GoogleCloudDataproc / spark-bigquery-connector

BigQuery data source for Apache Spark: Read data from BigQuery into DataFrames, write DataFrames into BigQuery tables.
Apache License 2.0
369 stars 193 forks source link

Reading a view results in a empty data frame #1266

Open tom-s-powell opened 1 month ago

tom-s-powell commented 1 month ago

I'm running into a strange situation reading a view from BigQuery using DIRECT method. The view in question contains a Boolean column which I'm attempting to filter on. Running a count on the dataframe returns the correct number of rows, but when collecting the results the dataframe appears empty.

The filter is being pushed down and there are streams returned from the BigQuery storage API.

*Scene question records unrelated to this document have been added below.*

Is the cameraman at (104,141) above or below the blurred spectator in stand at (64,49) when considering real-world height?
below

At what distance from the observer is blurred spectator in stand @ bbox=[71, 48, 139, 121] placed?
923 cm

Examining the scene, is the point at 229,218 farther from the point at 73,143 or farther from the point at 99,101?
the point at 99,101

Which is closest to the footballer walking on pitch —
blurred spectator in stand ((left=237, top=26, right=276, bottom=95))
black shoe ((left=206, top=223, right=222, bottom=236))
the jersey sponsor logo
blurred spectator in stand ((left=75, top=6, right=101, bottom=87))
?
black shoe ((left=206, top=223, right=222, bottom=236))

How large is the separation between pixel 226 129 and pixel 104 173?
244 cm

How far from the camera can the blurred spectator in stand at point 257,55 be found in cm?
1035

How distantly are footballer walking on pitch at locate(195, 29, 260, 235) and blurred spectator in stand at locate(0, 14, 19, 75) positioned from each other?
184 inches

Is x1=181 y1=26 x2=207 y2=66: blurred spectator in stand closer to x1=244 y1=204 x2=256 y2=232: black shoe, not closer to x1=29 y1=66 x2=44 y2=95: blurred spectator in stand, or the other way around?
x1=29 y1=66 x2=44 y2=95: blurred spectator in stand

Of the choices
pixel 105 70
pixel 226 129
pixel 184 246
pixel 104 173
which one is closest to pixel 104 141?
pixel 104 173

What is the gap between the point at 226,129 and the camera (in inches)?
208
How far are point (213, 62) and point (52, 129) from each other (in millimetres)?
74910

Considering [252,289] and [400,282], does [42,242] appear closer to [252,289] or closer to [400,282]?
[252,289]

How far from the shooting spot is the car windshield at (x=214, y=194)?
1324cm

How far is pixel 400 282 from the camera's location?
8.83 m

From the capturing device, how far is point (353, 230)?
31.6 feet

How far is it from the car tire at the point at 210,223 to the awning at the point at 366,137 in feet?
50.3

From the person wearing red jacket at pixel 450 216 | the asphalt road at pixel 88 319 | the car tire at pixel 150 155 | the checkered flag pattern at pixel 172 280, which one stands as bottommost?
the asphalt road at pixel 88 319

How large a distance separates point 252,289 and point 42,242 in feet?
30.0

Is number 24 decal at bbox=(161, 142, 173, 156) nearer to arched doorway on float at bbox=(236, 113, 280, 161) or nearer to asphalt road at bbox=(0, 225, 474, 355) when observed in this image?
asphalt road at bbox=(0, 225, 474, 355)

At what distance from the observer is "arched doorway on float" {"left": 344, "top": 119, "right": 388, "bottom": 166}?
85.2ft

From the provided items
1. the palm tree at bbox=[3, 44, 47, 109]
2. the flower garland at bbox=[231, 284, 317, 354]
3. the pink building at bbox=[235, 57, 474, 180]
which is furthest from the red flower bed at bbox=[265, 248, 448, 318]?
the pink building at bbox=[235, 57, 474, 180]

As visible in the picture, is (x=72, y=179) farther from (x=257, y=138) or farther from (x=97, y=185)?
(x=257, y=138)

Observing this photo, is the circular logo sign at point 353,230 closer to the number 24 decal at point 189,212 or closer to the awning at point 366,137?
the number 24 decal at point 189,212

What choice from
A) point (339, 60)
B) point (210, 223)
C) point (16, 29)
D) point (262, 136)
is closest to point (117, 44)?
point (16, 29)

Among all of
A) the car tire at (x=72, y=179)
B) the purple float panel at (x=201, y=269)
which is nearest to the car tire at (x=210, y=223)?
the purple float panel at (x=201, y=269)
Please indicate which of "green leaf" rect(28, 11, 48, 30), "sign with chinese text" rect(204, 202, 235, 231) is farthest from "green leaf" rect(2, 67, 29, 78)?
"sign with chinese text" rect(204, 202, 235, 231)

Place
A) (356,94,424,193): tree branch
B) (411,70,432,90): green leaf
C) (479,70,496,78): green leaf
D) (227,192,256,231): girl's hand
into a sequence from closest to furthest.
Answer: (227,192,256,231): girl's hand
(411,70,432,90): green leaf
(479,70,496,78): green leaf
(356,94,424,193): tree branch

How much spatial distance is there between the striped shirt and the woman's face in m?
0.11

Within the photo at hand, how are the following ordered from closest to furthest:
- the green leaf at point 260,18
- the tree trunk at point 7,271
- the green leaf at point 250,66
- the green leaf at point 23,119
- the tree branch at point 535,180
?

INFO  [2024-07-23T09:09:57.690200Z] com.google.cloud.bigquery.connector.common.BigQueryClient: DestinationTable is GenericData{classInfo=[datasetId, projectId, tableId], {datasetId=<redacted>, projectId=<redacted>, tableId=<redacted>}}
INFO  [2024-07-23T09:09:57.701162Z] com.google.cloud.bigquery.connector.common.BigQueryClient: running query SELECT * FROM `<redacted>.hub.txn_sales_order_header` FOR SYSTEM_TIME AS OF TIMESTAMP_MILLIS(1721692800000)
INFO  [2024-07-23T09:10:05.171100Z] com.google.cloud.spark.bigquery.direct.DirectBigQueryRelation: |Querying table <redacted>.<redacted>.<redacted> created from "SELECT * FROM `<redacted>.hub.txn…", parameters sent from Spark:|requiredColumns=[],|filter=[(`boolean_flag` = true)]
INFO  [2024-07-23T09:10:06.522624Z] com.google.cloud.spark.bigquery.direct.DirectBigQueryRelation: Used optimized BQ count(*) path. Count: 7906080
INFO  [2024-07-23T09:10:18.972066Z] com.google.cloud.spark.bigquery.direct.DirectBigQueryRelation: |Querying table <redacted>.<redacted>.<redacted> created from "SELECT * FROM `<redacted>.hub.txn…", parameters sent from Spark:|requiredColumns=[<redacted>],|filter=[(`boolean_flag` = true)]
INFO  [2024-07-23T09:10:19.210747Z] com.google.cloud.bigquery.connector.common.BigQueryClientFactory: Channel pool size set to 2
INFO  [2024-07-23T09:10:19.483697Z] com.google.cloud.bigquery.connector.common.ReadSessionCreator: |creation a read session for table {}, parameters: |selectedFields=[<redacted>],|filter=[(`boolean_flag` = true)]
INFO  [2024-07-23T09:10:20.732685Z] com.google.cloud.bigquery.connector.common.ReadSessionCreator: Read session:{"readSessionName":"projects/<redacted>/locations/us/sessions/<redacted>","readSessionCreationStartTime":"2024-07-23T09:10:18.972392754Z","readSessionCreationEndTime":"2024-07-23T09:10:20.719572186Z","readSessionPrepDuration":527,"readSessionCreationDuration":1220,"readSessionDuration":1747}
INFO  [2024-07-23T09:10:20.732949Z] com.google.cloud.bigquery.connector.common.ReadSessionCreator: Received 50 partitions from the BigQuery Storage API for session projects/<redacted>/locations/us/sessions/<redacted>. Notice that the number of streams in actual may be lower than the requested number, depending on the amount parallelism that is reasonable for the table and the maximum amount of parallelism allowed by the system.
INFO  [2024-07-23T09:10:20.735739Z] com.google.cloud.spark.bigquery.direct.BigQueryRDDFactory: Created read session for table '<redacted>.<redacted>.<redacted>': projects/<redacted>/locations/us/sessions/<redacted>

As I say, you can see in the logs above the count returning the correct number of rows - it hits this code path and as I understand it, this should be getting the row count from the TableInfo of the materialized table (since actualTable is passed in) rather than running a count query on the view.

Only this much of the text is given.